DO THIS:
Output the material below unchanged, apart from leaving out the pictures.

** start DATA SUPPLIED **

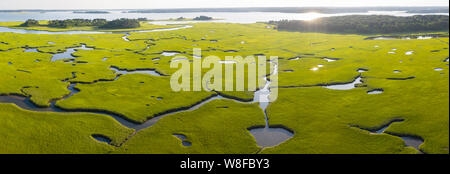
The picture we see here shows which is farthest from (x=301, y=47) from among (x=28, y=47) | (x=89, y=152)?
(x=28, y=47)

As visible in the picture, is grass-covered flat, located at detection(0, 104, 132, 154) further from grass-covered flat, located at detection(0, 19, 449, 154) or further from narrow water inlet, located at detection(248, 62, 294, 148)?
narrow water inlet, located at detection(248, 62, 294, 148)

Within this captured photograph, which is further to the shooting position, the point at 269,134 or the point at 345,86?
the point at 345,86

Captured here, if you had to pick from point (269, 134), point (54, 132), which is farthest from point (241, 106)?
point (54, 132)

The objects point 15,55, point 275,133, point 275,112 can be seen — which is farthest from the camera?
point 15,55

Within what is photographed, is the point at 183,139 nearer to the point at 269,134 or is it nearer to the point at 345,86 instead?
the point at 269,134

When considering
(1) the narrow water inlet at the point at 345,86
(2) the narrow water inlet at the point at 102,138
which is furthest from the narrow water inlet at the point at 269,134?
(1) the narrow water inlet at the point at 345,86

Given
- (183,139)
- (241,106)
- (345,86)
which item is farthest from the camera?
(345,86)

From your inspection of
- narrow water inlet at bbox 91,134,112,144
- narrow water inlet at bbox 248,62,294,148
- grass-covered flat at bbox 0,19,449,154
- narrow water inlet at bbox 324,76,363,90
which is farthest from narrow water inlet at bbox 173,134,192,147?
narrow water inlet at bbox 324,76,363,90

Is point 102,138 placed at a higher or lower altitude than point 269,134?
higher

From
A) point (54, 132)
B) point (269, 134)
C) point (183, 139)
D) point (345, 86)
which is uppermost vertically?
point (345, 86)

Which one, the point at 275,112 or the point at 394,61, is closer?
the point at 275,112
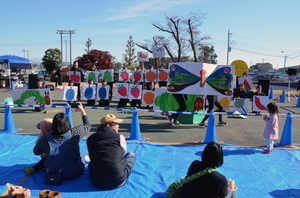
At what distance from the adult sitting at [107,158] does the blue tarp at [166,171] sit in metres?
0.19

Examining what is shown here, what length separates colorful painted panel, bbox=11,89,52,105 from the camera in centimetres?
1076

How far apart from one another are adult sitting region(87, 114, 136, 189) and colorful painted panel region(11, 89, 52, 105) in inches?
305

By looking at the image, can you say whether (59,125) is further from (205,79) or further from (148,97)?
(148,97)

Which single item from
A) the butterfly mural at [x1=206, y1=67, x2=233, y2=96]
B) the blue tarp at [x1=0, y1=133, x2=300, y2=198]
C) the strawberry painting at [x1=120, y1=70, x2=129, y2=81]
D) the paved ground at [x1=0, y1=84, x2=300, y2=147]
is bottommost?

** end DATA SUPPLIED **

FINAL ANSWER:
The picture we see here shows which is farthest from (x=301, y=47) from among (x=28, y=47) | (x=89, y=152)?
(x=28, y=47)

As visible in the picture, is grass-covered flat, located at detection(0, 104, 132, 154) further from grass-covered flat, located at detection(0, 19, 449, 154) or further from narrow water inlet, located at detection(248, 62, 294, 148)?
narrow water inlet, located at detection(248, 62, 294, 148)

Within this captured photograph, which is further to the shooting position, the point at 269,134 or the point at 345,86?
the point at 345,86

Captured here, if you had to pick from point (269, 134), point (54, 132), which is farthest from point (241, 106)?
point (54, 132)

The objects point 15,55, point 275,133, point 275,112 can be seen — which is farthest from the camera?
point 15,55

Within what is photographed, is the point at 183,139 nearer to the point at 269,134 or is it nearer to the point at 345,86 instead?
the point at 269,134

When considering
(1) the narrow water inlet at the point at 345,86
(2) the narrow water inlet at the point at 102,138
which is furthest from the narrow water inlet at the point at 269,134?
(1) the narrow water inlet at the point at 345,86

Given
- (183,139)
- (241,106)
- (345,86)
which item is farthest from the camera?
(345,86)

From your inspection of
- narrow water inlet at bbox 91,134,112,144
- narrow water inlet at bbox 248,62,294,148
- grass-covered flat at bbox 0,19,449,154
- narrow water inlet at bbox 324,76,363,90
which is farthest from narrow water inlet at bbox 173,134,192,147?
narrow water inlet at bbox 324,76,363,90

Is point 102,138 placed at a higher or lower altitude than point 269,134?
higher

From
A) point (54, 132)
B) point (269, 134)
C) point (183, 139)
D) point (345, 86)
which is uppermost vertically?
point (345, 86)

Which one, the point at 275,112 or the point at 394,61, is closer?
the point at 275,112
At what distance from the adult sitting at [107,158] does the blue tarp at [166,171] sit in metres?
0.19

Examining what is shown here, what length separates colorful painted panel, bbox=11,89,52,105 from the camera in centimetres?
1076

How far apart from one another are adult sitting region(87, 114, 136, 189) and colorful painted panel region(11, 89, 52, 105) in inches?
305

By looking at the image, can you say whether (59,125) is further from (205,79) or further from (148,97)?
(148,97)

Which single item from
A) the butterfly mural at [x1=206, y1=67, x2=233, y2=96]
B) the blue tarp at [x1=0, y1=133, x2=300, y2=198]
C) the strawberry painting at [x1=120, y1=70, x2=129, y2=81]
D) the paved ground at [x1=0, y1=84, x2=300, y2=147]
is bottommost?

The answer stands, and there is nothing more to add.